• **What is asked**
• a. Answer these questions using the camera comparison, one answer per line:
(i) Up to what resolution and frame rate does the C50 record Cinema Raw Light?
(ii) At which two ISO values does the C50 offer dual base ISO in Canon Log 2?
(iii) Besides Raw, what recording options does the C50 offer?
• b. Carry on the camera comparison from its last sentence.
— Begin Extract to read —
Raw on the R6 III still feels like a choice, not an expectation. File sizes escalate quickly, media demands rise and battery life inevitably takes a hit, and it’s already under stress anyway. For lots of shooters, the sweet spot will be oversampled 4K in Log 2 instead of full-fat 7K Raw.
On the C50, Cinema Raw Light up to 7K/60p feels more like the camera’s native tongue. This is a camera that’s built around sustained high-bit-rate recording, with its cooling and power set up accordingly.
In addition to Raw, the C50 offers a suite of XF-AVC options, making it easy to tailor bit rate and codec choice to the job at hand. Whether you are shooting a documentary series or a commercial with a full post pipeline, the camera never feels like it’s being pushed out of its comfort zone.
Both cameras deliver excellent image quality, but they shoot Raw differently. On the R6 Mark III, it is something you enable only when you need maximum flexibility. On the C50, however, it is how the camera expects to be used.
A reality check is that 7K Raw Light generates huge files, so you’ve got to plan your media carefully. The R6 III suits short bursts of Raw capture, but the C50 is built for sustained, all-day Raw recording. Having said that, we had no overheating issues with the R6 III, but we are in a chilly British winter. For faster workflows without the strain of Raw, oversampled 4K Log 2 remains the most practical option.
Base ISO – how low can you go?
A key difference between the Canon cameras is base ISO: while the R6 III doesn’t have dual base, the C50 does it properly. The C50 offers dual base ISO at 800 and 6400 in Canon Log 2, with an auto-selection option that intelligently switches between them. In practice, this gives remarkable flexibility across lighting conditions.
— End Extract to read —
— Begin Data provided —
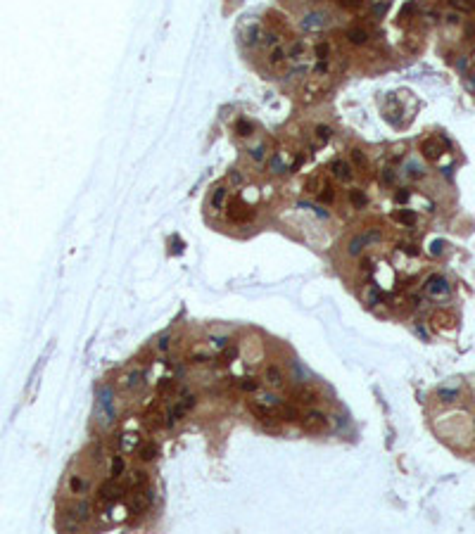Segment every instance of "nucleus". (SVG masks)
<instances>
[{"mask_svg": "<svg viewBox=\"0 0 475 534\" xmlns=\"http://www.w3.org/2000/svg\"><path fill=\"white\" fill-rule=\"evenodd\" d=\"M193 406H195V397H186L181 404H176V406L169 411V420H167V425H174L176 420H181V418L186 416Z\"/></svg>", "mask_w": 475, "mask_h": 534, "instance_id": "11", "label": "nucleus"}, {"mask_svg": "<svg viewBox=\"0 0 475 534\" xmlns=\"http://www.w3.org/2000/svg\"><path fill=\"white\" fill-rule=\"evenodd\" d=\"M323 185H326V183H323L321 176H309V181L304 183V190L309 192V195H319Z\"/></svg>", "mask_w": 475, "mask_h": 534, "instance_id": "32", "label": "nucleus"}, {"mask_svg": "<svg viewBox=\"0 0 475 534\" xmlns=\"http://www.w3.org/2000/svg\"><path fill=\"white\" fill-rule=\"evenodd\" d=\"M266 152H269V147H266V143H257V145H252L250 150H247V154H250L252 162H264L266 159Z\"/></svg>", "mask_w": 475, "mask_h": 534, "instance_id": "29", "label": "nucleus"}, {"mask_svg": "<svg viewBox=\"0 0 475 534\" xmlns=\"http://www.w3.org/2000/svg\"><path fill=\"white\" fill-rule=\"evenodd\" d=\"M340 8H345V10H359L361 8V0H335Z\"/></svg>", "mask_w": 475, "mask_h": 534, "instance_id": "46", "label": "nucleus"}, {"mask_svg": "<svg viewBox=\"0 0 475 534\" xmlns=\"http://www.w3.org/2000/svg\"><path fill=\"white\" fill-rule=\"evenodd\" d=\"M345 38L350 41L352 46H366L368 43V31L361 27H350L345 31Z\"/></svg>", "mask_w": 475, "mask_h": 534, "instance_id": "19", "label": "nucleus"}, {"mask_svg": "<svg viewBox=\"0 0 475 534\" xmlns=\"http://www.w3.org/2000/svg\"><path fill=\"white\" fill-rule=\"evenodd\" d=\"M238 38L245 48H257L264 41V29H261L259 22H245L238 29Z\"/></svg>", "mask_w": 475, "mask_h": 534, "instance_id": "1", "label": "nucleus"}, {"mask_svg": "<svg viewBox=\"0 0 475 534\" xmlns=\"http://www.w3.org/2000/svg\"><path fill=\"white\" fill-rule=\"evenodd\" d=\"M238 387L242 389V392H247V394H254V392H259V380L257 378H242L240 382H238Z\"/></svg>", "mask_w": 475, "mask_h": 534, "instance_id": "34", "label": "nucleus"}, {"mask_svg": "<svg viewBox=\"0 0 475 534\" xmlns=\"http://www.w3.org/2000/svg\"><path fill=\"white\" fill-rule=\"evenodd\" d=\"M299 423H302V427H304V432L319 435V432H323V430L328 427V418H326V413H321V411L309 408L306 413L299 416Z\"/></svg>", "mask_w": 475, "mask_h": 534, "instance_id": "2", "label": "nucleus"}, {"mask_svg": "<svg viewBox=\"0 0 475 534\" xmlns=\"http://www.w3.org/2000/svg\"><path fill=\"white\" fill-rule=\"evenodd\" d=\"M444 252V242H442V240H435V242H432V254H442Z\"/></svg>", "mask_w": 475, "mask_h": 534, "instance_id": "54", "label": "nucleus"}, {"mask_svg": "<svg viewBox=\"0 0 475 534\" xmlns=\"http://www.w3.org/2000/svg\"><path fill=\"white\" fill-rule=\"evenodd\" d=\"M347 199H350V204L354 209H366L368 207V197L361 188H352V190L347 192Z\"/></svg>", "mask_w": 475, "mask_h": 534, "instance_id": "21", "label": "nucleus"}, {"mask_svg": "<svg viewBox=\"0 0 475 534\" xmlns=\"http://www.w3.org/2000/svg\"><path fill=\"white\" fill-rule=\"evenodd\" d=\"M145 423H147V427H150V430H157V427H162V416H160V413H150Z\"/></svg>", "mask_w": 475, "mask_h": 534, "instance_id": "45", "label": "nucleus"}, {"mask_svg": "<svg viewBox=\"0 0 475 534\" xmlns=\"http://www.w3.org/2000/svg\"><path fill=\"white\" fill-rule=\"evenodd\" d=\"M264 378L269 382V387H273V389L285 387V375H283V371H280L278 366H269L266 373H264Z\"/></svg>", "mask_w": 475, "mask_h": 534, "instance_id": "16", "label": "nucleus"}, {"mask_svg": "<svg viewBox=\"0 0 475 534\" xmlns=\"http://www.w3.org/2000/svg\"><path fill=\"white\" fill-rule=\"evenodd\" d=\"M235 133H238L240 138L254 136V126H252V121H247V119H238V121H235Z\"/></svg>", "mask_w": 475, "mask_h": 534, "instance_id": "31", "label": "nucleus"}, {"mask_svg": "<svg viewBox=\"0 0 475 534\" xmlns=\"http://www.w3.org/2000/svg\"><path fill=\"white\" fill-rule=\"evenodd\" d=\"M276 413L283 423H299V408L295 404H278Z\"/></svg>", "mask_w": 475, "mask_h": 534, "instance_id": "15", "label": "nucleus"}, {"mask_svg": "<svg viewBox=\"0 0 475 534\" xmlns=\"http://www.w3.org/2000/svg\"><path fill=\"white\" fill-rule=\"evenodd\" d=\"M93 508H90L88 501H81V503H76V508H74V520H79V522H88L90 520V513Z\"/></svg>", "mask_w": 475, "mask_h": 534, "instance_id": "27", "label": "nucleus"}, {"mask_svg": "<svg viewBox=\"0 0 475 534\" xmlns=\"http://www.w3.org/2000/svg\"><path fill=\"white\" fill-rule=\"evenodd\" d=\"M364 235H366L368 244H371V242H380V240H383V233L376 230V228H373V230H368V233H364Z\"/></svg>", "mask_w": 475, "mask_h": 534, "instance_id": "47", "label": "nucleus"}, {"mask_svg": "<svg viewBox=\"0 0 475 534\" xmlns=\"http://www.w3.org/2000/svg\"><path fill=\"white\" fill-rule=\"evenodd\" d=\"M314 55H316V60H328L331 57V43L328 41H319L314 46Z\"/></svg>", "mask_w": 475, "mask_h": 534, "instance_id": "35", "label": "nucleus"}, {"mask_svg": "<svg viewBox=\"0 0 475 534\" xmlns=\"http://www.w3.org/2000/svg\"><path fill=\"white\" fill-rule=\"evenodd\" d=\"M432 323H435V328H437V330H442V328H451V326H454V318L447 316V314H435Z\"/></svg>", "mask_w": 475, "mask_h": 534, "instance_id": "37", "label": "nucleus"}, {"mask_svg": "<svg viewBox=\"0 0 475 534\" xmlns=\"http://www.w3.org/2000/svg\"><path fill=\"white\" fill-rule=\"evenodd\" d=\"M160 456V449H157V444H152V442H147V444H143L140 449H138V458L143 463H150V461H154Z\"/></svg>", "mask_w": 475, "mask_h": 534, "instance_id": "24", "label": "nucleus"}, {"mask_svg": "<svg viewBox=\"0 0 475 534\" xmlns=\"http://www.w3.org/2000/svg\"><path fill=\"white\" fill-rule=\"evenodd\" d=\"M228 181L233 183V185H242V173L238 171V169H231V173H228Z\"/></svg>", "mask_w": 475, "mask_h": 534, "instance_id": "48", "label": "nucleus"}, {"mask_svg": "<svg viewBox=\"0 0 475 534\" xmlns=\"http://www.w3.org/2000/svg\"><path fill=\"white\" fill-rule=\"evenodd\" d=\"M252 216H254L252 207H247L242 199H233V202L228 204V211H226V218H228L231 223H247Z\"/></svg>", "mask_w": 475, "mask_h": 534, "instance_id": "4", "label": "nucleus"}, {"mask_svg": "<svg viewBox=\"0 0 475 534\" xmlns=\"http://www.w3.org/2000/svg\"><path fill=\"white\" fill-rule=\"evenodd\" d=\"M447 22H449V24H456L458 17H456V15H447Z\"/></svg>", "mask_w": 475, "mask_h": 534, "instance_id": "57", "label": "nucleus"}, {"mask_svg": "<svg viewBox=\"0 0 475 534\" xmlns=\"http://www.w3.org/2000/svg\"><path fill=\"white\" fill-rule=\"evenodd\" d=\"M328 72H331V62L328 60H316V64L311 67V74H314L316 79H326Z\"/></svg>", "mask_w": 475, "mask_h": 534, "instance_id": "33", "label": "nucleus"}, {"mask_svg": "<svg viewBox=\"0 0 475 534\" xmlns=\"http://www.w3.org/2000/svg\"><path fill=\"white\" fill-rule=\"evenodd\" d=\"M190 361H193V363H209V361H212V356H209V352L195 349V352L190 354Z\"/></svg>", "mask_w": 475, "mask_h": 534, "instance_id": "40", "label": "nucleus"}, {"mask_svg": "<svg viewBox=\"0 0 475 534\" xmlns=\"http://www.w3.org/2000/svg\"><path fill=\"white\" fill-rule=\"evenodd\" d=\"M385 10H387V3H385V0H380L378 5H373V15H376V17H380Z\"/></svg>", "mask_w": 475, "mask_h": 534, "instance_id": "52", "label": "nucleus"}, {"mask_svg": "<svg viewBox=\"0 0 475 534\" xmlns=\"http://www.w3.org/2000/svg\"><path fill=\"white\" fill-rule=\"evenodd\" d=\"M292 397L299 401V404H306V406H314L321 401V394L316 387H309V385H302V387L292 389Z\"/></svg>", "mask_w": 475, "mask_h": 534, "instance_id": "8", "label": "nucleus"}, {"mask_svg": "<svg viewBox=\"0 0 475 534\" xmlns=\"http://www.w3.org/2000/svg\"><path fill=\"white\" fill-rule=\"evenodd\" d=\"M328 171H331L340 183H350L352 176H354V171H352V164H347L345 159H333V162L328 164Z\"/></svg>", "mask_w": 475, "mask_h": 534, "instance_id": "7", "label": "nucleus"}, {"mask_svg": "<svg viewBox=\"0 0 475 534\" xmlns=\"http://www.w3.org/2000/svg\"><path fill=\"white\" fill-rule=\"evenodd\" d=\"M109 477H114V480H121L124 477V458L121 456H112V463H109Z\"/></svg>", "mask_w": 475, "mask_h": 534, "instance_id": "28", "label": "nucleus"}, {"mask_svg": "<svg viewBox=\"0 0 475 534\" xmlns=\"http://www.w3.org/2000/svg\"><path fill=\"white\" fill-rule=\"evenodd\" d=\"M326 24H328V19H326L323 12H309V15L302 19V27H304L306 31H319V29H323Z\"/></svg>", "mask_w": 475, "mask_h": 534, "instance_id": "14", "label": "nucleus"}, {"mask_svg": "<svg viewBox=\"0 0 475 534\" xmlns=\"http://www.w3.org/2000/svg\"><path fill=\"white\" fill-rule=\"evenodd\" d=\"M314 133H316V138H319L321 143H328V140L333 138V128L326 126V124H319V126L314 128Z\"/></svg>", "mask_w": 475, "mask_h": 534, "instance_id": "39", "label": "nucleus"}, {"mask_svg": "<svg viewBox=\"0 0 475 534\" xmlns=\"http://www.w3.org/2000/svg\"><path fill=\"white\" fill-rule=\"evenodd\" d=\"M380 181L385 183V185H392L395 183V171L392 169H380Z\"/></svg>", "mask_w": 475, "mask_h": 534, "instance_id": "44", "label": "nucleus"}, {"mask_svg": "<svg viewBox=\"0 0 475 534\" xmlns=\"http://www.w3.org/2000/svg\"><path fill=\"white\" fill-rule=\"evenodd\" d=\"M169 342H171L169 335H162L160 340H157V349H160V352H167V349H169Z\"/></svg>", "mask_w": 475, "mask_h": 534, "instance_id": "49", "label": "nucleus"}, {"mask_svg": "<svg viewBox=\"0 0 475 534\" xmlns=\"http://www.w3.org/2000/svg\"><path fill=\"white\" fill-rule=\"evenodd\" d=\"M437 394H439V399H442V401H447V404H449V401H456V397H458L456 389H439Z\"/></svg>", "mask_w": 475, "mask_h": 534, "instance_id": "42", "label": "nucleus"}, {"mask_svg": "<svg viewBox=\"0 0 475 534\" xmlns=\"http://www.w3.org/2000/svg\"><path fill=\"white\" fill-rule=\"evenodd\" d=\"M326 81L323 79H311V81H306L304 86H302V91H299V100L304 102V105H314V102H319V100L326 95Z\"/></svg>", "mask_w": 475, "mask_h": 534, "instance_id": "3", "label": "nucleus"}, {"mask_svg": "<svg viewBox=\"0 0 475 534\" xmlns=\"http://www.w3.org/2000/svg\"><path fill=\"white\" fill-rule=\"evenodd\" d=\"M449 8L461 12V15H470L475 10V0H449Z\"/></svg>", "mask_w": 475, "mask_h": 534, "instance_id": "30", "label": "nucleus"}, {"mask_svg": "<svg viewBox=\"0 0 475 534\" xmlns=\"http://www.w3.org/2000/svg\"><path fill=\"white\" fill-rule=\"evenodd\" d=\"M150 503H152V491H150V489H147V491H133V496H131V508H133V510L143 513Z\"/></svg>", "mask_w": 475, "mask_h": 534, "instance_id": "18", "label": "nucleus"}, {"mask_svg": "<svg viewBox=\"0 0 475 534\" xmlns=\"http://www.w3.org/2000/svg\"><path fill=\"white\" fill-rule=\"evenodd\" d=\"M143 373H131L128 375V389H135V387H143Z\"/></svg>", "mask_w": 475, "mask_h": 534, "instance_id": "41", "label": "nucleus"}, {"mask_svg": "<svg viewBox=\"0 0 475 534\" xmlns=\"http://www.w3.org/2000/svg\"><path fill=\"white\" fill-rule=\"evenodd\" d=\"M264 43H266L269 48L278 46V36H276V34H264Z\"/></svg>", "mask_w": 475, "mask_h": 534, "instance_id": "51", "label": "nucleus"}, {"mask_svg": "<svg viewBox=\"0 0 475 534\" xmlns=\"http://www.w3.org/2000/svg\"><path fill=\"white\" fill-rule=\"evenodd\" d=\"M406 169H409V176H411V178H421V176H423V173H421V169H418L416 164H409Z\"/></svg>", "mask_w": 475, "mask_h": 534, "instance_id": "53", "label": "nucleus"}, {"mask_svg": "<svg viewBox=\"0 0 475 534\" xmlns=\"http://www.w3.org/2000/svg\"><path fill=\"white\" fill-rule=\"evenodd\" d=\"M371 263H373V259H364V261H361V269H364V271H371Z\"/></svg>", "mask_w": 475, "mask_h": 534, "instance_id": "56", "label": "nucleus"}, {"mask_svg": "<svg viewBox=\"0 0 475 534\" xmlns=\"http://www.w3.org/2000/svg\"><path fill=\"white\" fill-rule=\"evenodd\" d=\"M266 62H269V67H273V69H278V67H283V64L287 62V48L285 46H273L269 50V55H266Z\"/></svg>", "mask_w": 475, "mask_h": 534, "instance_id": "13", "label": "nucleus"}, {"mask_svg": "<svg viewBox=\"0 0 475 534\" xmlns=\"http://www.w3.org/2000/svg\"><path fill=\"white\" fill-rule=\"evenodd\" d=\"M67 487H69V494H74V496H83V494H88L90 482L86 480V477H81V475H72Z\"/></svg>", "mask_w": 475, "mask_h": 534, "instance_id": "17", "label": "nucleus"}, {"mask_svg": "<svg viewBox=\"0 0 475 534\" xmlns=\"http://www.w3.org/2000/svg\"><path fill=\"white\" fill-rule=\"evenodd\" d=\"M226 202H228V190H226L224 185L214 188L212 195H209V209H212L214 214H219V211L226 207Z\"/></svg>", "mask_w": 475, "mask_h": 534, "instance_id": "12", "label": "nucleus"}, {"mask_svg": "<svg viewBox=\"0 0 475 534\" xmlns=\"http://www.w3.org/2000/svg\"><path fill=\"white\" fill-rule=\"evenodd\" d=\"M395 221H397V223H402V226H406V228H411V226H416L418 216H416V211H411V209H397V211H395Z\"/></svg>", "mask_w": 475, "mask_h": 534, "instance_id": "22", "label": "nucleus"}, {"mask_svg": "<svg viewBox=\"0 0 475 534\" xmlns=\"http://www.w3.org/2000/svg\"><path fill=\"white\" fill-rule=\"evenodd\" d=\"M145 482H147V472H145V470H133V472H131V477H126V480L121 482V487H124V489H133V487L145 484Z\"/></svg>", "mask_w": 475, "mask_h": 534, "instance_id": "25", "label": "nucleus"}, {"mask_svg": "<svg viewBox=\"0 0 475 534\" xmlns=\"http://www.w3.org/2000/svg\"><path fill=\"white\" fill-rule=\"evenodd\" d=\"M238 359V347L235 344H226L224 352H221V363H233Z\"/></svg>", "mask_w": 475, "mask_h": 534, "instance_id": "36", "label": "nucleus"}, {"mask_svg": "<svg viewBox=\"0 0 475 534\" xmlns=\"http://www.w3.org/2000/svg\"><path fill=\"white\" fill-rule=\"evenodd\" d=\"M121 494H124V487L121 484H117V480L114 477H109L102 487H100L98 491V501L100 503H112V501H119L121 498Z\"/></svg>", "mask_w": 475, "mask_h": 534, "instance_id": "5", "label": "nucleus"}, {"mask_svg": "<svg viewBox=\"0 0 475 534\" xmlns=\"http://www.w3.org/2000/svg\"><path fill=\"white\" fill-rule=\"evenodd\" d=\"M290 169H292V166H290V164H285V162H283V157H280V154H273V157H271V162H269V171L273 173V176H283V173H287V171H290Z\"/></svg>", "mask_w": 475, "mask_h": 534, "instance_id": "26", "label": "nucleus"}, {"mask_svg": "<svg viewBox=\"0 0 475 534\" xmlns=\"http://www.w3.org/2000/svg\"><path fill=\"white\" fill-rule=\"evenodd\" d=\"M409 199H411V192L406 190V188H402V190L395 192V202H397V204H406Z\"/></svg>", "mask_w": 475, "mask_h": 534, "instance_id": "43", "label": "nucleus"}, {"mask_svg": "<svg viewBox=\"0 0 475 534\" xmlns=\"http://www.w3.org/2000/svg\"><path fill=\"white\" fill-rule=\"evenodd\" d=\"M209 342H212V347H216V349H224L226 344H228V340H226V337H212Z\"/></svg>", "mask_w": 475, "mask_h": 534, "instance_id": "50", "label": "nucleus"}, {"mask_svg": "<svg viewBox=\"0 0 475 534\" xmlns=\"http://www.w3.org/2000/svg\"><path fill=\"white\" fill-rule=\"evenodd\" d=\"M364 247H368L366 235H354L350 242H347V254H350V256H359V254L364 252Z\"/></svg>", "mask_w": 475, "mask_h": 534, "instance_id": "23", "label": "nucleus"}, {"mask_svg": "<svg viewBox=\"0 0 475 534\" xmlns=\"http://www.w3.org/2000/svg\"><path fill=\"white\" fill-rule=\"evenodd\" d=\"M449 283L444 276H439V273H435V276H430L428 281H425V292L430 295V297H447L449 295Z\"/></svg>", "mask_w": 475, "mask_h": 534, "instance_id": "6", "label": "nucleus"}, {"mask_svg": "<svg viewBox=\"0 0 475 534\" xmlns=\"http://www.w3.org/2000/svg\"><path fill=\"white\" fill-rule=\"evenodd\" d=\"M402 249H404V252H409V254H418V247H416V244H411V242L402 244Z\"/></svg>", "mask_w": 475, "mask_h": 534, "instance_id": "55", "label": "nucleus"}, {"mask_svg": "<svg viewBox=\"0 0 475 534\" xmlns=\"http://www.w3.org/2000/svg\"><path fill=\"white\" fill-rule=\"evenodd\" d=\"M306 53H309V46H306V41L304 38H295L290 46H287V60L290 62H302L306 57Z\"/></svg>", "mask_w": 475, "mask_h": 534, "instance_id": "10", "label": "nucleus"}, {"mask_svg": "<svg viewBox=\"0 0 475 534\" xmlns=\"http://www.w3.org/2000/svg\"><path fill=\"white\" fill-rule=\"evenodd\" d=\"M319 199H321L323 204H333L335 202V188L333 185H323L321 192H319Z\"/></svg>", "mask_w": 475, "mask_h": 534, "instance_id": "38", "label": "nucleus"}, {"mask_svg": "<svg viewBox=\"0 0 475 534\" xmlns=\"http://www.w3.org/2000/svg\"><path fill=\"white\" fill-rule=\"evenodd\" d=\"M442 143L439 140H435V138H425V140H421V154L428 159V162H437L439 157H442Z\"/></svg>", "mask_w": 475, "mask_h": 534, "instance_id": "9", "label": "nucleus"}, {"mask_svg": "<svg viewBox=\"0 0 475 534\" xmlns=\"http://www.w3.org/2000/svg\"><path fill=\"white\" fill-rule=\"evenodd\" d=\"M350 162L354 169H359V171H364V173L368 171V157L361 147H352L350 150Z\"/></svg>", "mask_w": 475, "mask_h": 534, "instance_id": "20", "label": "nucleus"}]
</instances>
— End Data provided —
• **Answer list**
• a.
(i) Up to 7K/60p
(ii) 800 and 6400
(iii) A suite of XF-AVC options

• b.
Night interiors and mixed lighting environments all benefit from the higher base ISO, with noise staying well controlled and colours holding together impressively. You can really see the reduction in noise when going from ISO 5000 to 6400, for example. It seems counterintuitive, but works.
The R6 III doesn’t emphasise base ISO in the same way, but still delivers strong low-light performance thanks to the 7K sensor and Canon Log 2. Crucially, it features pro monitoring tools such as waveform, reinforcing the idea that this is a serious video camera – not just a stills body that also happens to shoot video.
We shot identical scenes on both cameras, matched exposure precisely and then pushed shadows and pulled highlights in post. Both cameras held up extremely well, but the C50 feels more predictable when pushed hard and offers around half a stop more dynamic range – exactly what you’d expect from a cinema-first design.
Sharpest of shooters
Canon’s celebrated Dual Pixel CMOS AF II underpins both EOS cameras, offering reliable subject detection and tracking across people, animals and birds. Creators can even choose which eye to prioritise and fine-tune AF speed and responsiveness to suit the subject. As always, however, it’s the implementation that matters.
The R6 III introduces cinema-inspired AF behaviour, including adjustable focus acceleration and deceleration, plus refined people priority. For solo operators, this is hugely valuable. You can trust the camera to make sensible decisions while you concentrate on framing and movement.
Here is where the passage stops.